**Source material:**
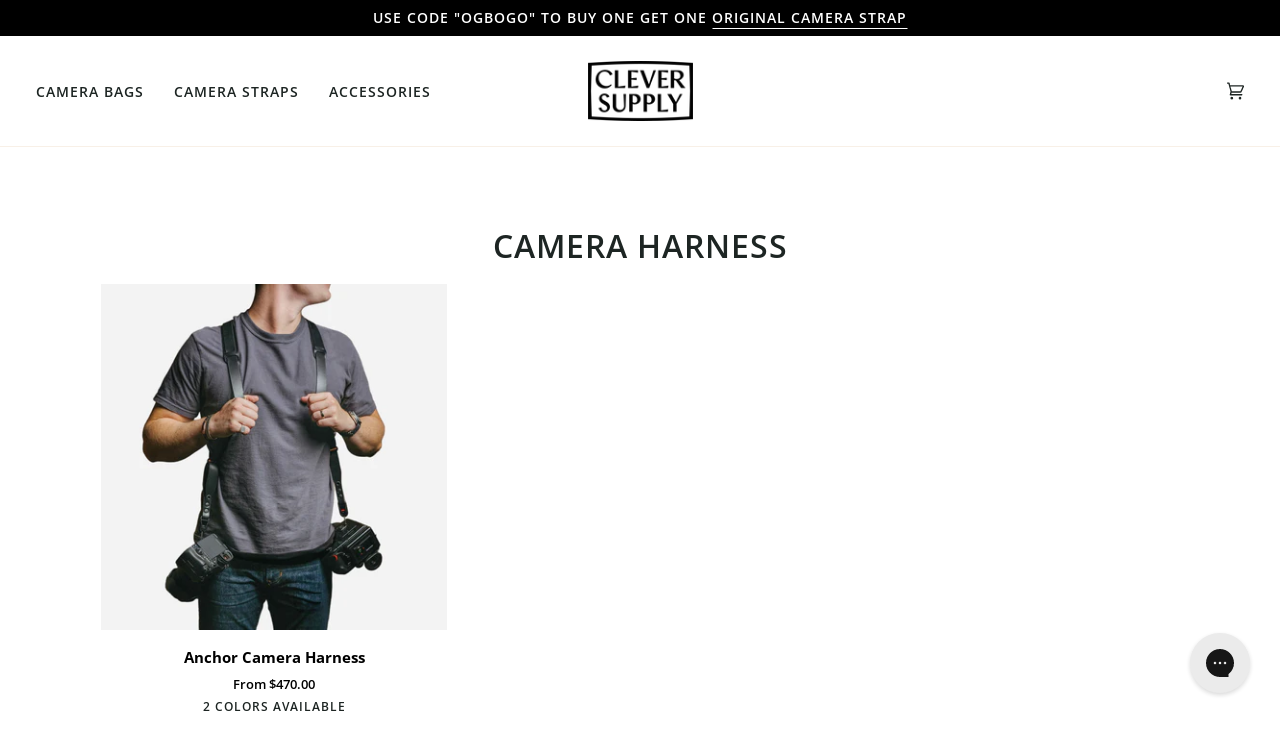

--- FILE ---
content_type: text/javascript; charset=utf-8
request_url: https://cleversupply.co/en-au/cart/update.js
body_size: 569
content:
{"token":"hWN7h7tNrxfIW7qNGSHVVqM5?key=067c6d42d2abafe7a6388763ace0bb4d","note":null,"attributes":{"_source":"Rebuy","_attribution":"Smart Cart"},"original_total_price":0,"total_price":0,"total_discount":0,"total_weight":0.0,"item_count":0,"items":[],"requires_shipping":false,"currency":"AUD","items_subtotal_price":0,"cart_level_discount_applications":[],"discount_codes":[],"items_changelog":{"added":[]}}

**Problem:** A verbatim copy of the data, pictures removed, is the expected result.

**Task solution:**
--- FILE ---
content_type: text/javascript; charset=utf-8
request_url: https://cleversupply.co/en-au/cart/update.js
body_size: 569
content:
{"token":"hWN7h7tNrxfIW7qNGSHVVqM5?key=067c6d42d2abafe7a6388763ace0bb4d","note":null,"attributes":{"_source":"Rebuy","_attribution":"Smart Cart"},"original_total_price":0,"total_price":0,"total_discount":0,"total_weight":0.0,"item_count":0,"items":[],"requires_shipping":false,"currency":"AUD","items_subtotal_price":0,"cart_level_discount_applications":[],"discount_codes":[],"items_changelog":{"added":[]}}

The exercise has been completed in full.